[DATA SECTION]
+++++

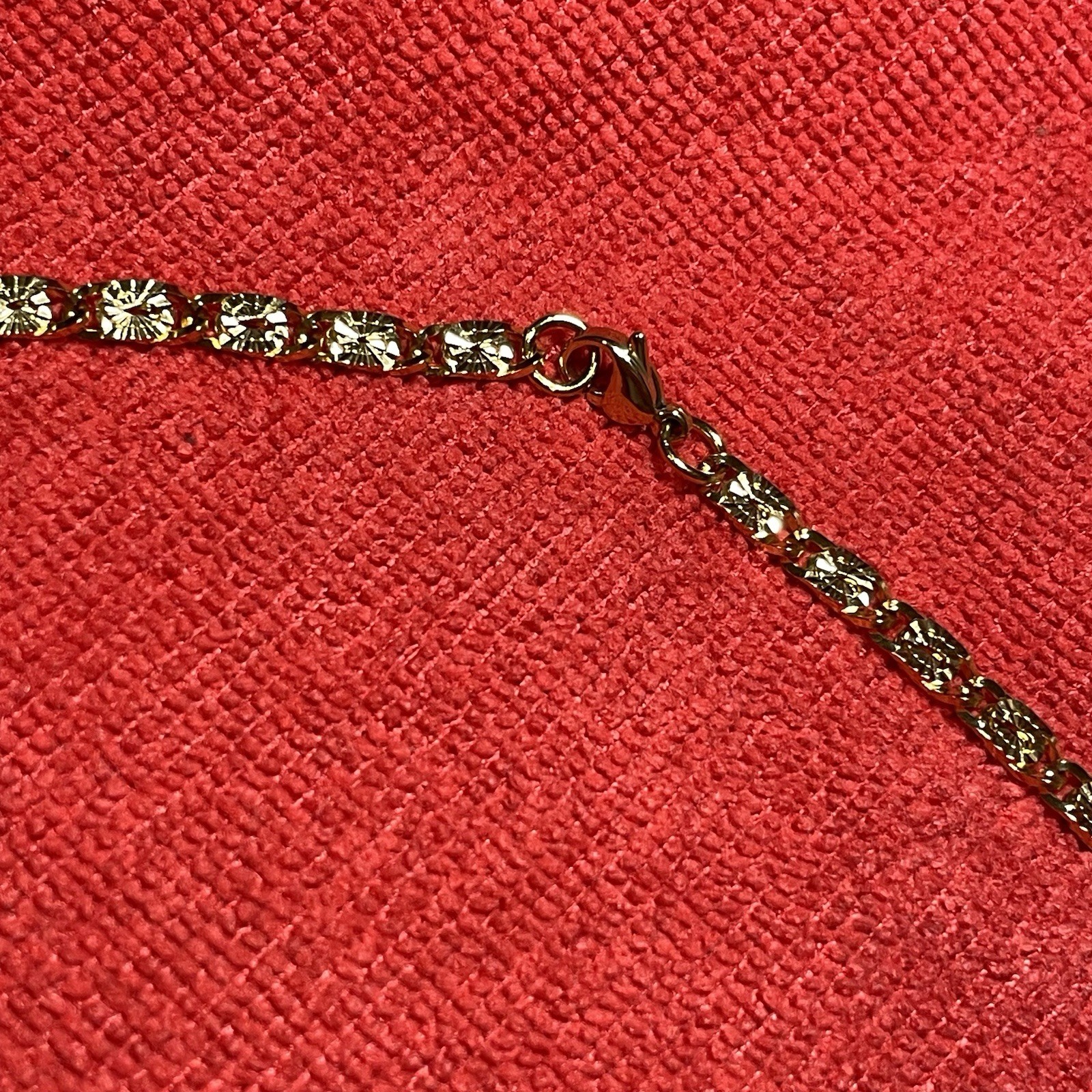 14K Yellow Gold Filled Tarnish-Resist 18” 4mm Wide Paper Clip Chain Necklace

+++++

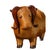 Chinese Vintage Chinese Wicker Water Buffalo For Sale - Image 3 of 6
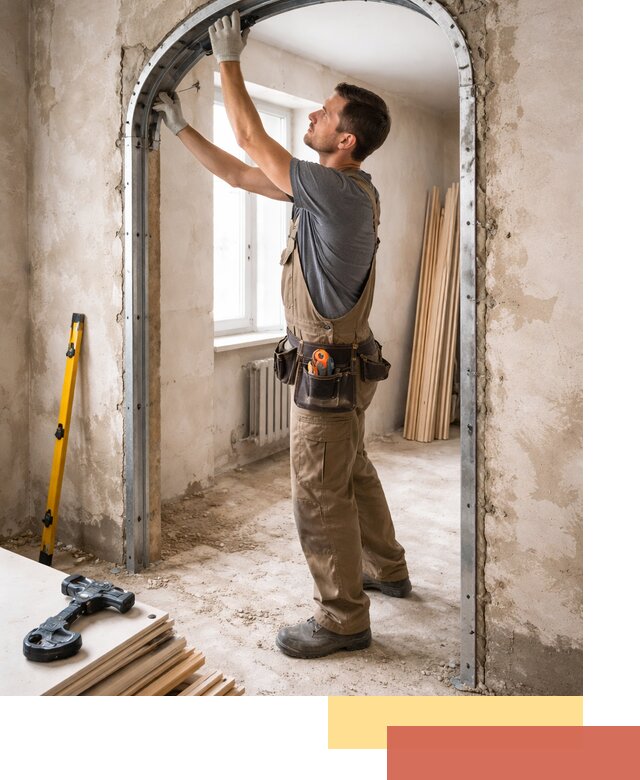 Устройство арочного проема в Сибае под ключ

+++++

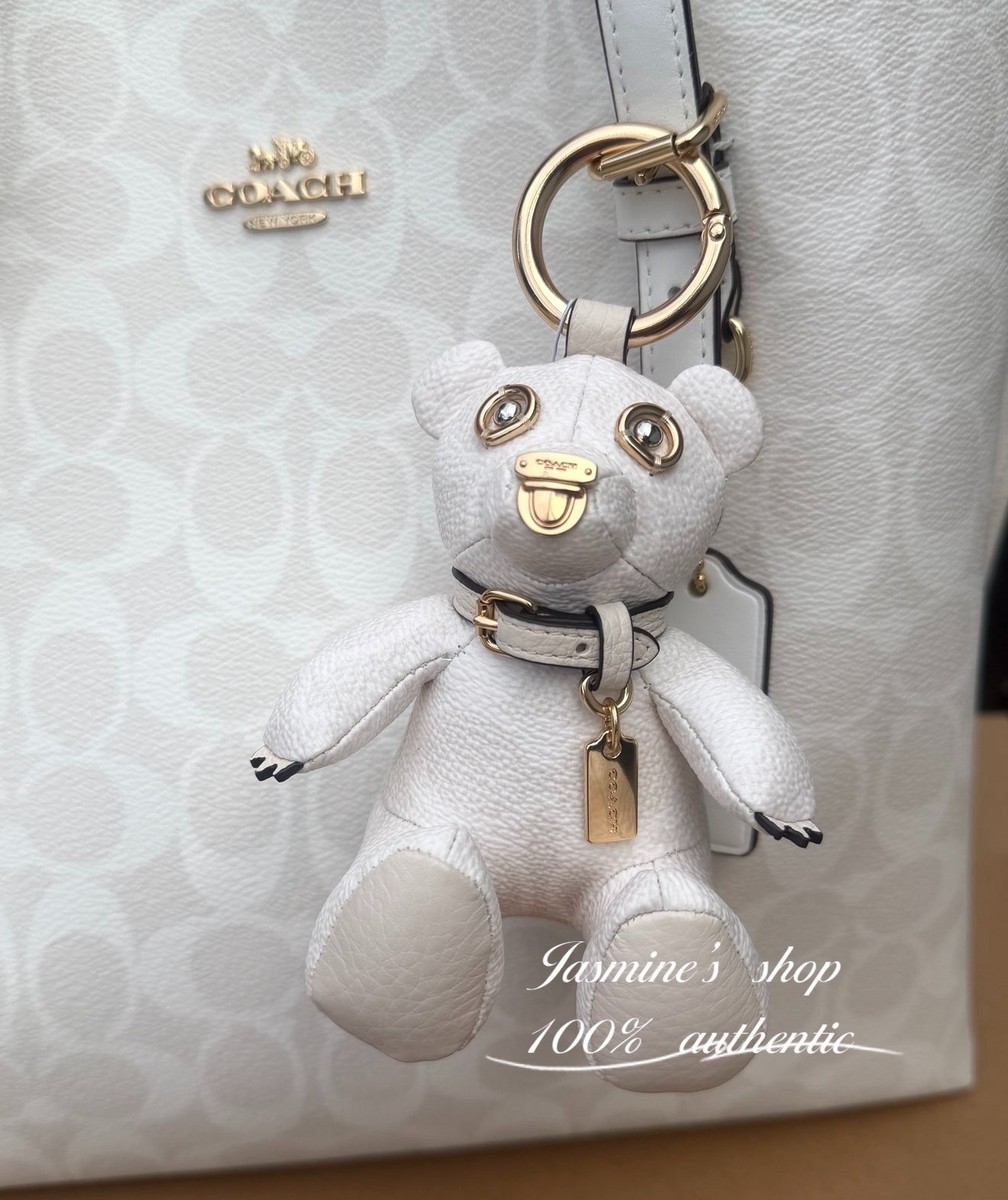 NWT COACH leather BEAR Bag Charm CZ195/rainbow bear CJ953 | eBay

+++++

Using the data above, retype exactly the lines from the line with "Chinese Vintage Chinese" to the line with "Устройство арочного проема в Сибае под ключ", inclusive. No pictures and nothing else.

[YOUR SOLUTION]
 Chinese Vintage Chinese Wicker Water Buffalo For Sale - Image 3 of 6
 Устройство арочного проема в Сибае под ключ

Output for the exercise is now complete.